Opened 13 years ago
Closed 13 years ago
#3997 closed Feature Requests (invalid)
Can't use iterator_range as template argument in tokenizer
Reported by: | Owned by: | Neil Groves | |
---|---|---|---|
Milestone: | Boost 1.43.0 | Component: | range |
Version: | Boost 1.39.0 | Severity: | Problem |
Keywords: | tokenizer iterator_range | Cc: | roman300178@… |
Description
I tried to use boost tokenizer directly with char* (instead of std::string) In order to do so, I needed convert the char* to iterator_range. I managed to do so by calling "as_literal" method. Afterwards I used iterator range as tokenizer argument and took tokenizer's iterator for token parsing. However I got compiler error that "assign" method on iterator_range object isn't defined. I think this compilation problem could easily fixed by adding to iterator_range new "assign" method:
iterator_range& assign(IteratorT beg, IteratorT end)
{
m_Begin = beg; m_End = end; #ifndef NDEBUG singular = false; #endif return *this;
}
thanks, Roman
Change History (6)
comment:1 by , 13 years ago
comment:2 by , 13 years ago
Steven, could you please elaborate on this? semantics of assign for example for string container does have such signature and since I want to use iterator_range as a container for boost::tokenizer I am forced (by tokenizer implementation) to have such assign method thanks, Roman
comment:3 by , 13 years ago
Assign for containers makes a copy of all the elements. Clearly, iterator_range is not going to do this. I think it's a bad idea for iterator_range to try to mimic the mutable interface of containers, when the actual behavior is not consistent. While I appreciate that you want to use iterator_range with tokenizer, I think adding assign to iterator_range is probably the wrong solution. I think it would be better if tokenizer could be changed so that it doesn't rely on assign.

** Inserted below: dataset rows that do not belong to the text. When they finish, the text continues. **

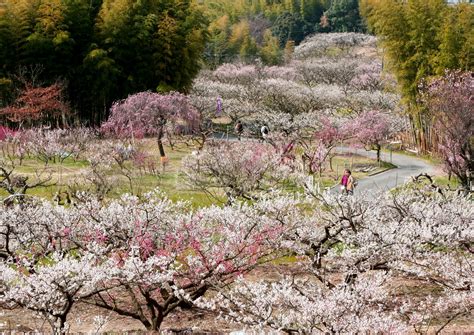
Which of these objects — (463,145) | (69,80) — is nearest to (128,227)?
(463,145)

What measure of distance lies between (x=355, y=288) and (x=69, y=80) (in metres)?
21.0

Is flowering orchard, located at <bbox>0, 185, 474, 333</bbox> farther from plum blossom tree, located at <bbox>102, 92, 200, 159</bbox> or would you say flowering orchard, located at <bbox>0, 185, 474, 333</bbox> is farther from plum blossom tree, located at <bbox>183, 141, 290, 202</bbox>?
plum blossom tree, located at <bbox>102, 92, 200, 159</bbox>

comment:4 by , 13 years ago
I see,and of course my assign method suggestion above doesn't make copy of elements, but rather "repoints" to new location by given iterators. However, I understand your point, that notion of assign for containers is different from iterator_range concept. Solution I think lies somewhere in the middle, since tokenizer takes as template argument Container and iterator_range isn't truly a container, thus there must be some way to interact between. So change to the tokenizer could be: it would take iterator_range as it's template argument as well?
comment:5 by , 13 years ago
Owner: | changed from | to
---|
Reassigned since this is I am maintaining Boost.Range
comment:6 by , 13 years ago
Resolution: | → invalid |
---|---|
Status: | new → closed |
The documented requirements for the Tokenizer argument are greater than those provided by the Range Concept. In particular the Tokenizer algorithm needs to be able to utilize container functions to resize / allocate etc. This is far outside of the scope of the Range Concept by design.
Since using a container appears an easy and optimal solution I am closing this issue.
This would probably be a bad idea, since the semantics of assign for containers are significantly different from what they would be for iterator_range.